Problema breve
Devuelve completo y sin cambios el texto sobre la expresividad del rostro humano en las artes.

Documento
····················
Durante siglos, ese mismo reparo garantizó la mesura de nuestros rostros. No ignoramos los numerosos ejemplos de lo contrario, las logradas representaciones de la cólera o la congoja; no ignoramos que la una y la otra tengan un lugar destacado en la iconografía occidental, pero, incluso ahí, las Bellas Artes siempre dieron a nuestras facciones una plasticidad más bien infrecuente y a menudo difícil.

La soltura vino por otro lado. Así como en el siglo XX los verdaderos herederos de Miguel Ángel y Rubens, de Tiepolo o Bouguereau, no son lo que llamamos “artistas contemporáneos”, sino los ilustradores de fantasía y ciencia ficción (Frank Frazetta, Jeffrey Catherine Jones, el horrendo Boris Vallejo, etc.), son las artes “menores” las que terminan de desplegar toda la expresividad de la que es capaz el rostro humano. Sumemos también el cuerpo. Y digamos, además, que por menores nos referimos aquí a las artes visuales destinadas más bien al entretenimiento y la decoración, desde las gárgolas a los dibujos animados, pasando por la caricatura y sobre todo la historieta.
····················
Ítems aportados
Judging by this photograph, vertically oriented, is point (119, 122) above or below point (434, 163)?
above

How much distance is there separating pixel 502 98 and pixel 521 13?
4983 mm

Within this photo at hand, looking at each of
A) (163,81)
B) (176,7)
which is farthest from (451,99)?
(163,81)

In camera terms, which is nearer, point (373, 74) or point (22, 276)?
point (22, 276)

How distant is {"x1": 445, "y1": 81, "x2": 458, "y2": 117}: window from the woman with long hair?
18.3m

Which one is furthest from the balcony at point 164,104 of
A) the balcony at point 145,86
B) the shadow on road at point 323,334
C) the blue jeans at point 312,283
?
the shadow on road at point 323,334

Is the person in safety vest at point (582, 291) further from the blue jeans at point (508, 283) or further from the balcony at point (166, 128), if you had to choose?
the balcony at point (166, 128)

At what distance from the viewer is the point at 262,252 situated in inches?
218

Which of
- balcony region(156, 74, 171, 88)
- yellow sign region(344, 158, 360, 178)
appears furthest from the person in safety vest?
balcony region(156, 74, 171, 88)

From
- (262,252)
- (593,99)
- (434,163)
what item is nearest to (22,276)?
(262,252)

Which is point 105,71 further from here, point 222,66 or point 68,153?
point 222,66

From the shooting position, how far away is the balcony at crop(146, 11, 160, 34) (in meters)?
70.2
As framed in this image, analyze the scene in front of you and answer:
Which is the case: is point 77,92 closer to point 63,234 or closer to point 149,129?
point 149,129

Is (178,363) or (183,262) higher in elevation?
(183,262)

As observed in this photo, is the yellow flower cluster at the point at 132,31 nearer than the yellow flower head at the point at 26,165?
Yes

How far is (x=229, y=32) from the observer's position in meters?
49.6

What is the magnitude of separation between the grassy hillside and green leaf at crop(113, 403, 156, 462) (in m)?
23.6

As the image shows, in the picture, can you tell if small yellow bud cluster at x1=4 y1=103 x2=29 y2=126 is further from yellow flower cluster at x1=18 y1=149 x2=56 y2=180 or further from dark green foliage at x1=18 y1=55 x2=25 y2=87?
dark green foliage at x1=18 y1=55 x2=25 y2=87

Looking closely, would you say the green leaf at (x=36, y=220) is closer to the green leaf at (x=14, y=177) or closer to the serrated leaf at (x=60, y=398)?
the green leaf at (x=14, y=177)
····················
Respuesta
Durante siglos, ese mismo reparo garantizó la mesura de nuestros rostros. No ignoramos los numerosos ejemplos de lo contrario, las logradas representaciones de la cólera o la congoja; no ignoramos que la una y la otra tengan un lugar destacado en la iconografía occidental, pero, incluso ahí, las Bellas Artes siempre dieron a nuestras facciones una plasticidad más bien infrecuente y a menudo difícil.

La soltura vino por otro lado. Así como en el siglo XX los verdaderos herederos de Miguel Ángel y Rubens, de Tiepolo o Bouguereau, no son lo que llamamos “artistas contemporáneos”, sino los ilustradores de fantasía y ciencia ficción (Frank Frazetta, Jeffrey Catherine Jones, el horrendo Boris Vallejo, etc.), son las artes “menores” las que terminan de desplegar toda la expresividad de la que es capaz el rostro humano. Sumemos también el cuerpo. Y digamos, además, que por menores nos referimos aquí a las artes visuales destinadas más bien al entretenimiento y la decoración, desde las gárgolas a los dibujos animados, pasando por la caricatura y sobre todo la historieta.